With the 2014-2015 winter sports season underway, some athletes have decided to turn to crowdfunding for upcoming events.
According to New York Times, one of the skiers using the funding method is freestyle skier, Keri Herman. The 32-year-old is ranked No. 1 in slopestyle and is fifth over all in the Association of Freeskiing Professionals.
While she’s a tough competitor, Herman has a difficult time retaining her sponsors, who she thinks are more interested in “cute little 15-year-olds” than top-ranked older skiers. She debuted her crowdfunding campaign on RallyMe to continue her successful career.
Her campaign reveals Herman has received 4 X Games silver medals, 2013 Slopestyle World Cup Champion, named to the first ever Slopestyle Olympic Team, and consistently on the podium at most major competitions. Other titled include:
- 1st Grand Prix (Breckenridge, CO)
- 2nd Grand Prix (Park City, UT)
- 3rd Nine Queens Big Air + Best Style (Livigno, Italy)
- 4th Dew Tour (Breckenridge, CO)
- 6th X Games (Aspen, CO)
- 10th Sochi Olympics
Last month at Breckenridge’s Dew Tour’s slopestyle event, Herman shared, “I’ve been near the top of the sport for 10 years, but when I turned 30, my sponsors drop me. I’m forced to give away all this swag I got in Sochi to contributors. I want to keep this stuff, but I’d rather keep skiing, so it’s like, ‘I guess I don’t need my USA hat.’”
This isn’t the first time that a world renowned athletes has launched a crowdfunding campaign in an effort to continue the sport. Some organizations such as U.S. Ski and Snowboard Association, U.S. Cycling, U.S. Speedskating, U.S. Bobsled and Skeleton, U.S. Fencing, U.S. Archery, and U.S. Canoe and Kayak have even established partnerships with crowdfunding platform RallyMe to create a way to accept contributions from fans.

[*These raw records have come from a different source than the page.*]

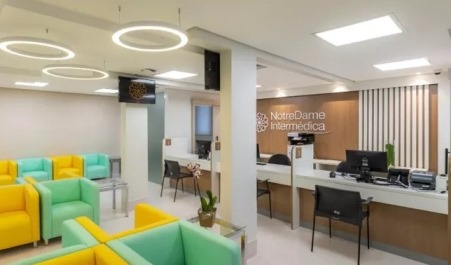Rede Própria e Credenciada NotreDame Intermédica Rede Própria e Credenciada NotreDame Intermédica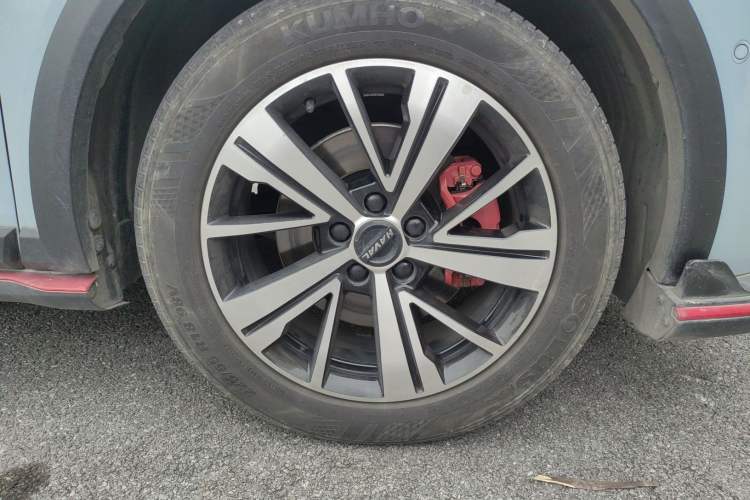 Used Haval LHERY 2022 1.5L DHT King Rabbit Right Front Wheel Hub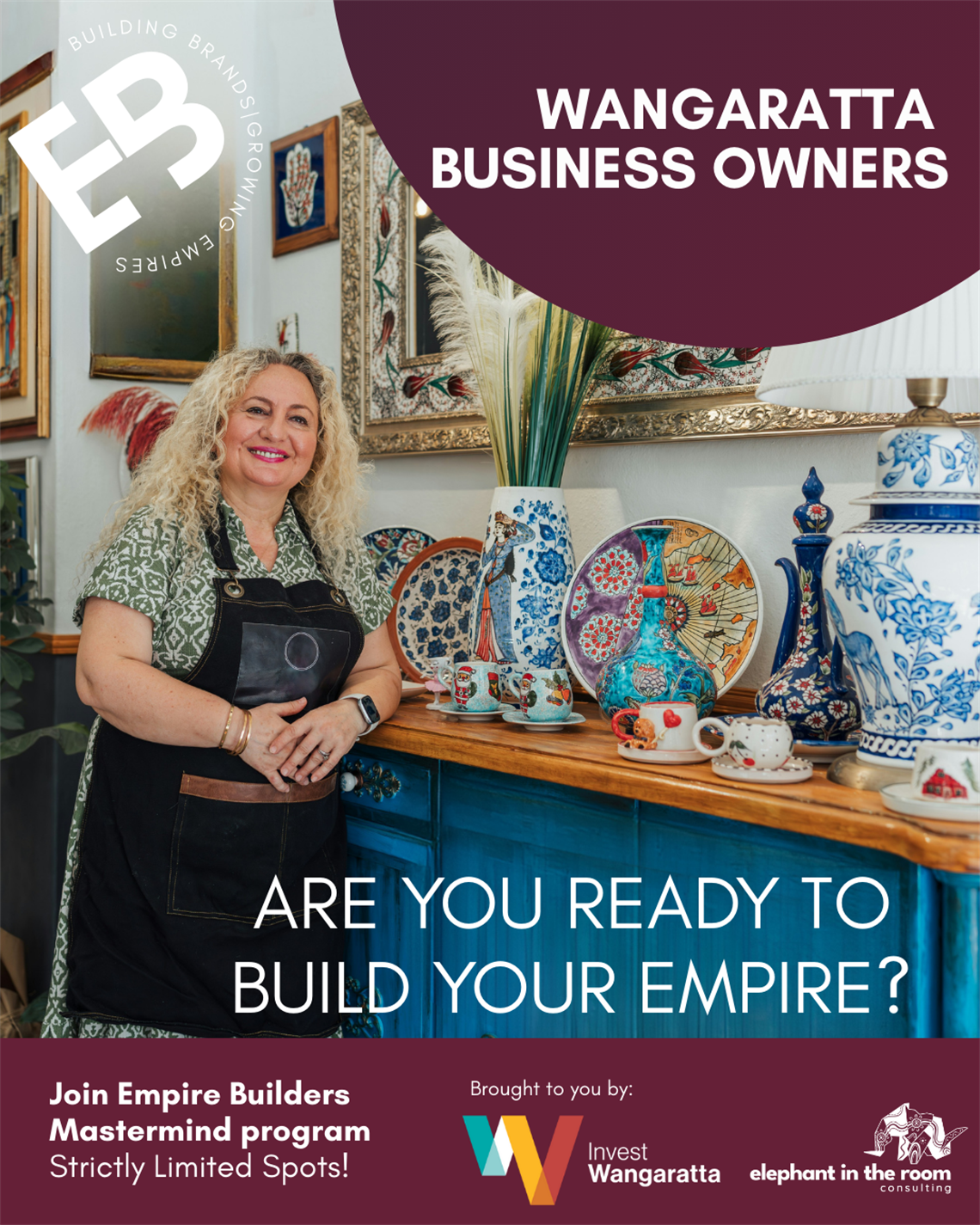Empire Builders
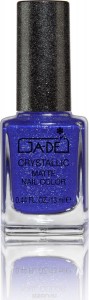 Лаки для ногтей с эффектами GA-DE Crystallic Matte Nail Color Collection 55 (Цвет 55 Blue Sugar variant_hex_name 353499) (9208)
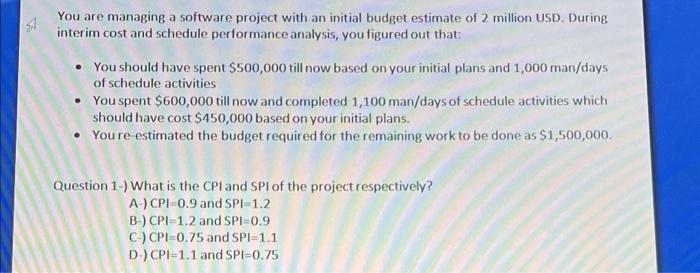 with full solution which is correct answer w You are managing a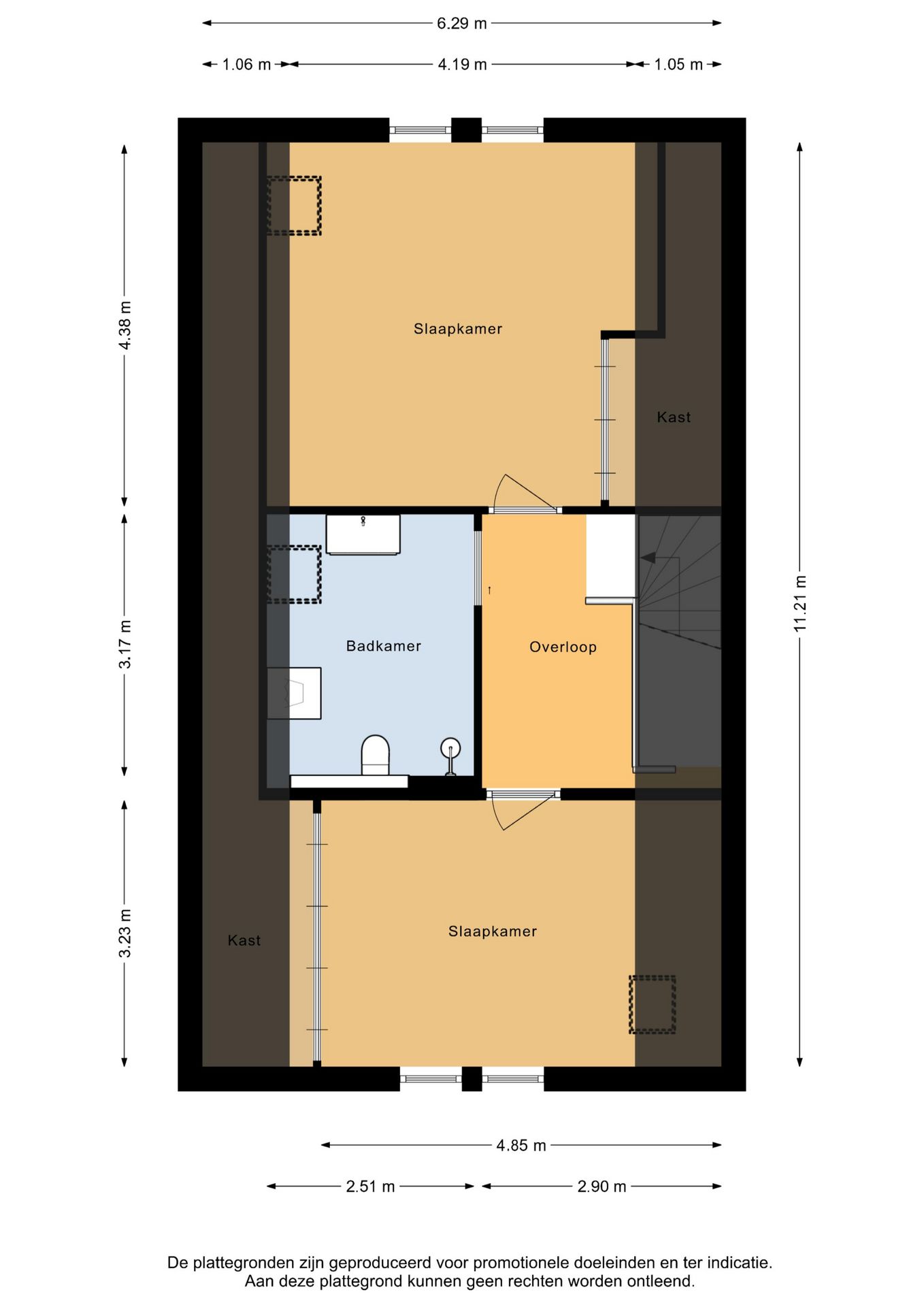Photo 60 of Neptunusstraat 150-B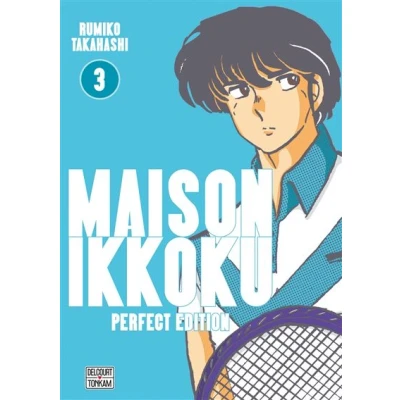 Image de Maison Ikkoku Perfect Edition T03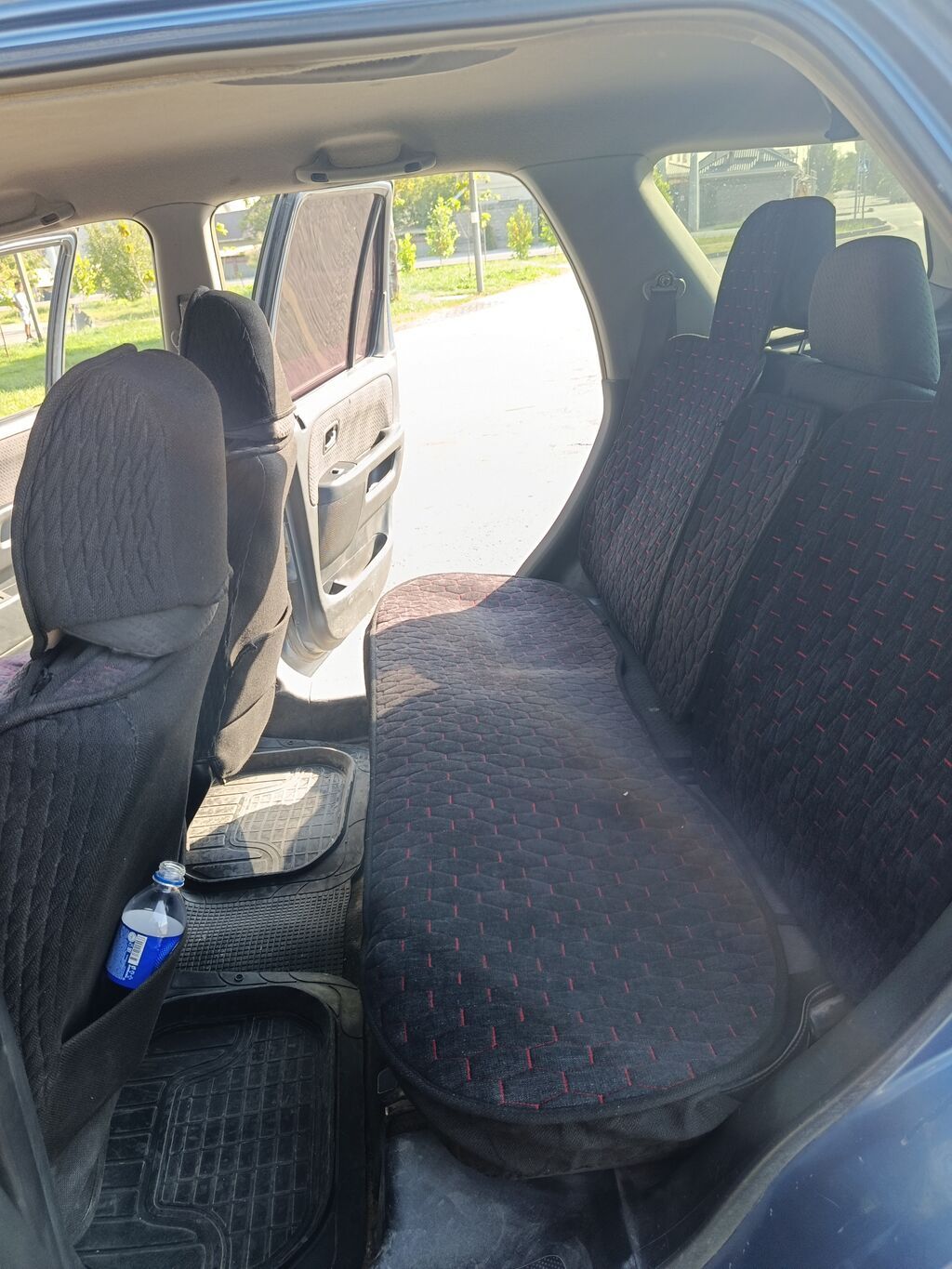 Honda CR-V: 2003 г., 2 л, Автомат, Бензин, Кроссовер: фото 5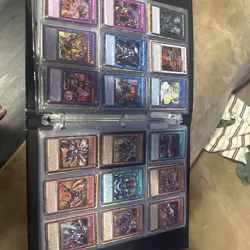 Yugioh! Collection Lot! **(Binders Included)** - Image 5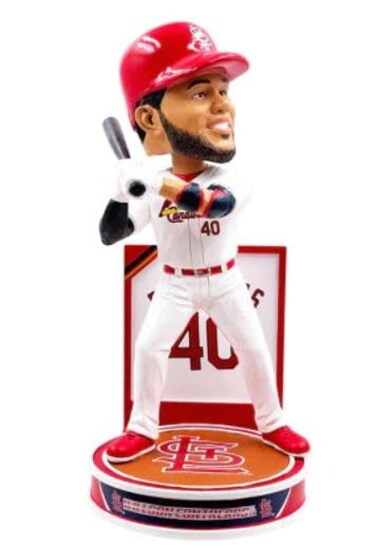 FOCO Willson Contreras St Louis Cardinals Hero Series MLB Bobblehead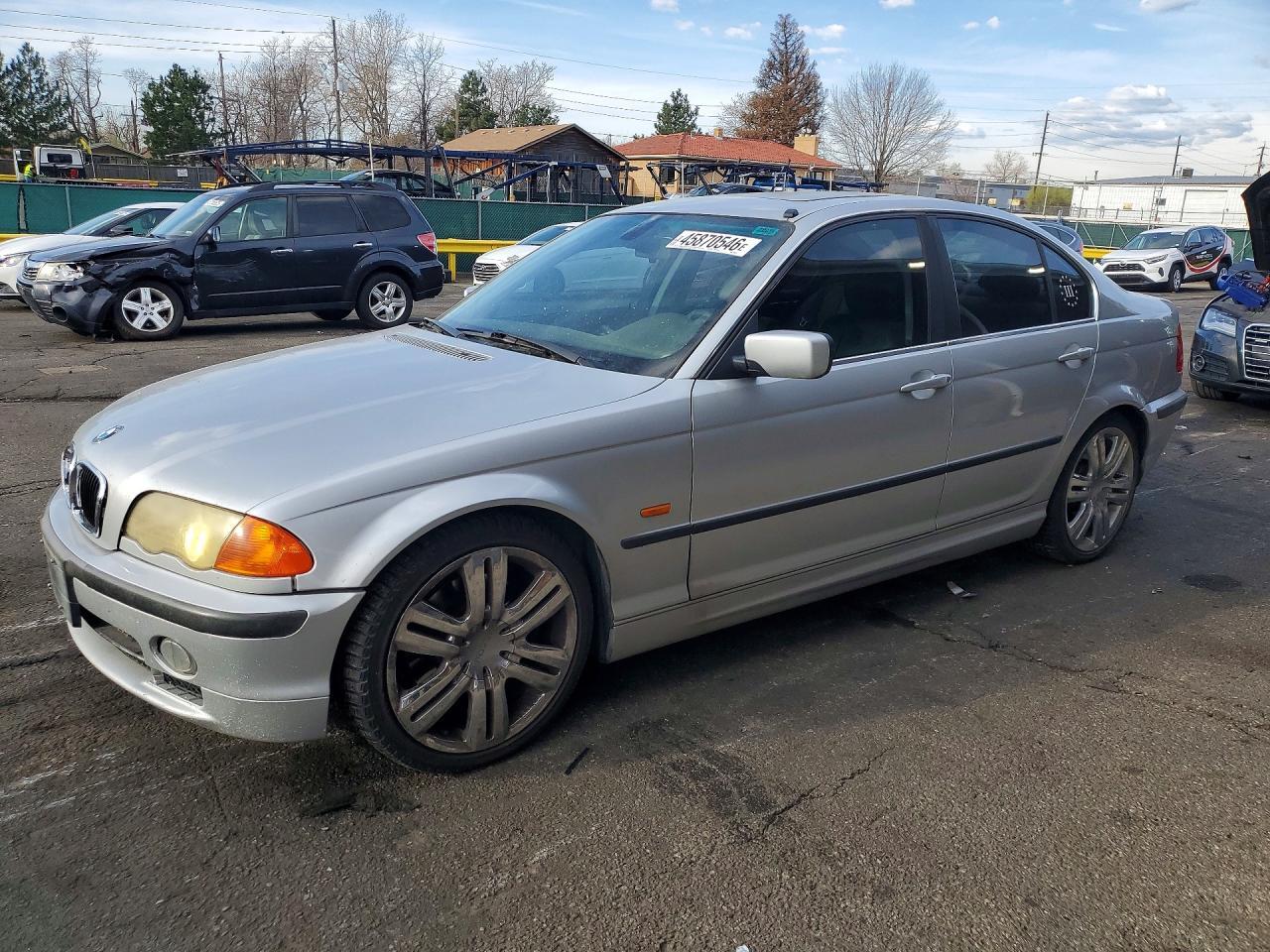 2001 BMW 330 i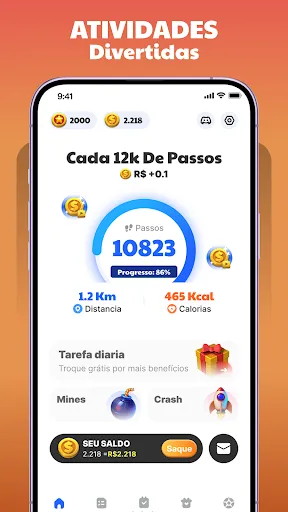 Step Loot：Walk & Earn | Jogos | XWorld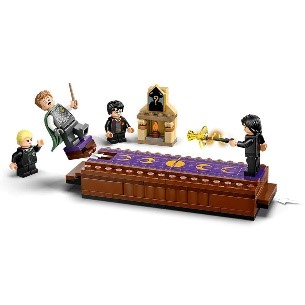 LEGO HARRY POTTER TM - CASTELLO DI HOGWARTS™: CLUB DEI DUELLANTI - 76441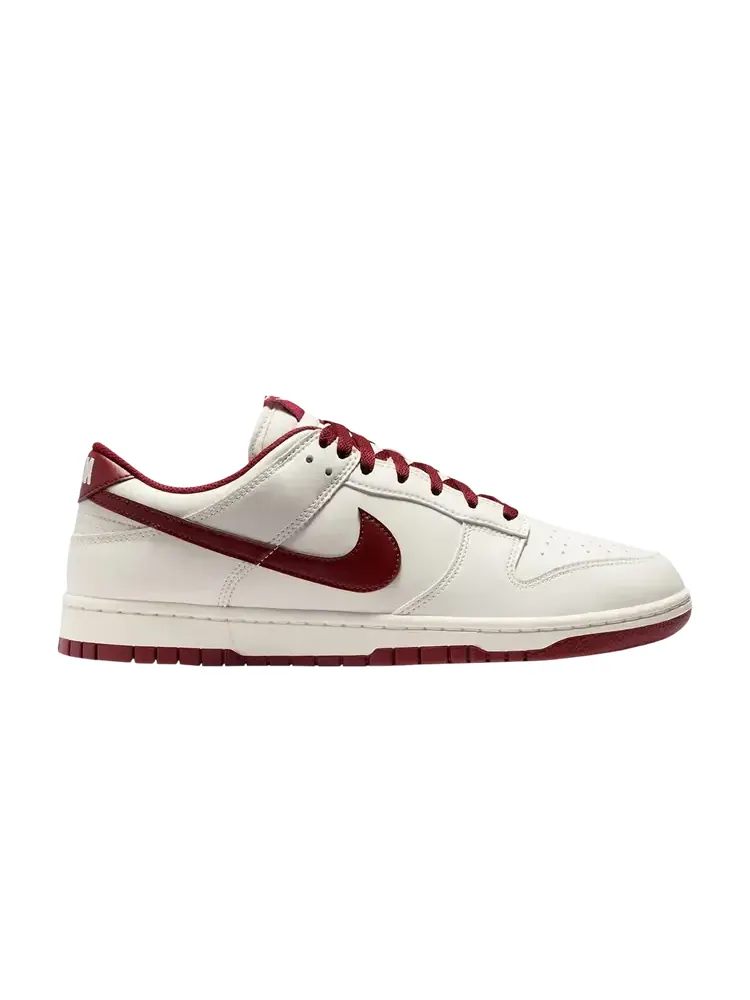 Nike Dunk Low Retro 'Phantom Team Red' — изображение 1 из 1, красный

Executive Vice President for athletics at the Ski and Snowboard Association, Luke Bodensteiner stated, “It’s a tough discussion we have to have with our athletes, to tell them, ‘You qualified for the team, but you still have to contribute to your own career.”
Bodensteiner also noted that the association has changed how it spends its annual budget of $12 million to $14 million on its 185 national team members which includes prioritizing coaching, sports science, and even training facilities. The elite skiers on the men’s and women’s alpine teams are the only ones that have their expenses covered 100%.
Other U.S. athletes who have launched crowdfunding campaigns are speedskater Emily Scott, who received $60,000 through her GoFundMe project and snowboarder Justin Reiter, who reportedly lived in his truck for six months to save money while training and crowdfunding for the 2014 Sochi Olympics.
Although his campaign was a success, Reiter noted that he has no desire to use the crowdfunding method again, claiming that it “would not feel right to reach out to the same people who helped him get to Sochi.”